Two things, he says, keep him interested.
"This is the kind of thing that can't be explained too well," he says, struggling for the words. "It's just a feeling. There's something about the intimacy of film that I find very appealing. ... There's a privacy to the connection with another actor. It's a pretty wonderful thing to be that connected to another human being.
"Second, if you're bothered by something in your society -- which I usually am, always -- you get to exorcise that anger in a character or a film."
Still, Robert Redford movies were in very short supply in the '80s. In 1980 he debuted as a director with "Ordinary People," which won him the Oscar for Best Director. And in 1988 he directed his second film, "The Milagro Beanfield Wars," which stirred rumors that he was phasing out his career as an actor in favor of a role behind the camera.
Not true, he says. " 'Havana' is like a return to work in a sense. And it feels good. I didn't get back to the career until just recently. It's what I want to do."

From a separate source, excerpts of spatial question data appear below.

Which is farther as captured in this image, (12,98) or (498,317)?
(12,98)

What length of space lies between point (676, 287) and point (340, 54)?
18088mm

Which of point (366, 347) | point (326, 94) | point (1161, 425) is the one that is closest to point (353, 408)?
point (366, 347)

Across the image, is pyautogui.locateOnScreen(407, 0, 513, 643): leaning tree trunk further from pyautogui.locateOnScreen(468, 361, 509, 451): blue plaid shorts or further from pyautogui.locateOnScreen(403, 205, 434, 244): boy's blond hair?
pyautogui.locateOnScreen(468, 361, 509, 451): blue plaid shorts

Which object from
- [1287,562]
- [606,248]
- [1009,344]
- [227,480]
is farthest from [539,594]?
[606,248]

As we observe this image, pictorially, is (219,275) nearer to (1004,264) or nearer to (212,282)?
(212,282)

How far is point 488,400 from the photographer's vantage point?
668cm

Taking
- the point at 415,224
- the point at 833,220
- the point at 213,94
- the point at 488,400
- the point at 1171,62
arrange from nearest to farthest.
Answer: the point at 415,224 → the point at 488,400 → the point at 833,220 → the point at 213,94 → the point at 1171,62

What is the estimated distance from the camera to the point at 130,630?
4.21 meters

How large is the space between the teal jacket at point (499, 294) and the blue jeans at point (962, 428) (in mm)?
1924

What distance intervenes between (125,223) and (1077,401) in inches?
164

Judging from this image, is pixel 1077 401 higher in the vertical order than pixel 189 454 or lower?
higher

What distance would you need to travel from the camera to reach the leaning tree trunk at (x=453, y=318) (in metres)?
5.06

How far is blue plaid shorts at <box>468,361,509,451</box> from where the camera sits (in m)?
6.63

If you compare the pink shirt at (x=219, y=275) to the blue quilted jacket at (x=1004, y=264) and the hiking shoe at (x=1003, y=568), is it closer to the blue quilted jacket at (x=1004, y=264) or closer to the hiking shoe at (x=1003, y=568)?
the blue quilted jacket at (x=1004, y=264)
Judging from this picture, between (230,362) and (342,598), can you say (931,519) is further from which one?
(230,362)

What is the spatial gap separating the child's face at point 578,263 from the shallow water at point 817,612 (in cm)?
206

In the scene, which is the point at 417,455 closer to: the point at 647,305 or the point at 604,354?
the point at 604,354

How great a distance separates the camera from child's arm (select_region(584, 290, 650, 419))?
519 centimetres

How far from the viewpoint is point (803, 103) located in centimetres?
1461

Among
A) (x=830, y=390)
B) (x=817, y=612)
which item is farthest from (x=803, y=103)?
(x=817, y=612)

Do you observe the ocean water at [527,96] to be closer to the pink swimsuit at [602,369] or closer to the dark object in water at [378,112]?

The bulk of the '80s, he says, had a different emphasis. For almost a decade, most of his energy has been devoted to constructing a power base to deal with social and environmental problems, searching out and supporting candidates and establishing a solid operating base for Sundance. Recent news stories have reported that the institute was in dire financial straits, that employees had to be laid off and budgets drastically cut back. Redford says the present troubles are no worse than at any other time.
"It's a terrific place to work," he says proudly. "It's taken more of my time than I had planned or allowed. But the struggle now is to get free of it enough to do my other work."
He's cutting back, too, on his political involvement, including his support for individual candidates. But this doesn't mean he'll be stepping out of the arena entirely. "This next decade, which I think is the crucial decade for the environment, I'm going to be committing to a more singular purpose again, putting my body out there, like in the earlier years, to work in a way that affects voting on the environment. I think that's the only thing that's going to do it. Get people in office who are sensitive. Get people out of office who are not."
Where does he get the energy for all this?
"At the moment, I've gone through every room and I can't find it," he says, laughing. "It's not available to me these days. I tell you, I'm wiped out. Also, it sounds like a lot more going on than there actually is. This next period of time is going to be much more about work."
And what would he like to accomplish with the work?
"What I want to get done in the work is to just continue to etch out dramatically or theatrically the way I see things," he says. "It's really that simple. I mean, I see things a certain way. ... It's not unlike an editorial. I want to do smaller films, by the way. Mixing with the larger ones. But the ones that I would do or have control over would be smaller ones that are like film editorials on our social condition."
Somewhere along the line he mentioned having fun. It was a passing reference, an indication that amid all these other considerations there might be a place for it. So what about it, he is asked. And in answering, Redford is just as concentrated, just as serious and diligent as he has been in responding to all the other questions.
"Yes ... fun," he says. "Fun if you can find it. Fun is an absolutely viable word. Depending on how you grew up. You know, I grew up thinking fun was a word you weren't supposed to use, much less something you were supposed to have. It's part of an old Catholic upbringing. But the idea of fun I think is absolutely okay. When I'm able to do what I want to do, there's great enjoyment and great fun in that. It's a great country, and it can be a great life. The trouble with it is if you feel that strongly about your own country -- and I think this is the best place to live -- you take it very personally when they seem to be throwing it away. Or selling it away, as the case may be. Why not make films about how you feel about it?"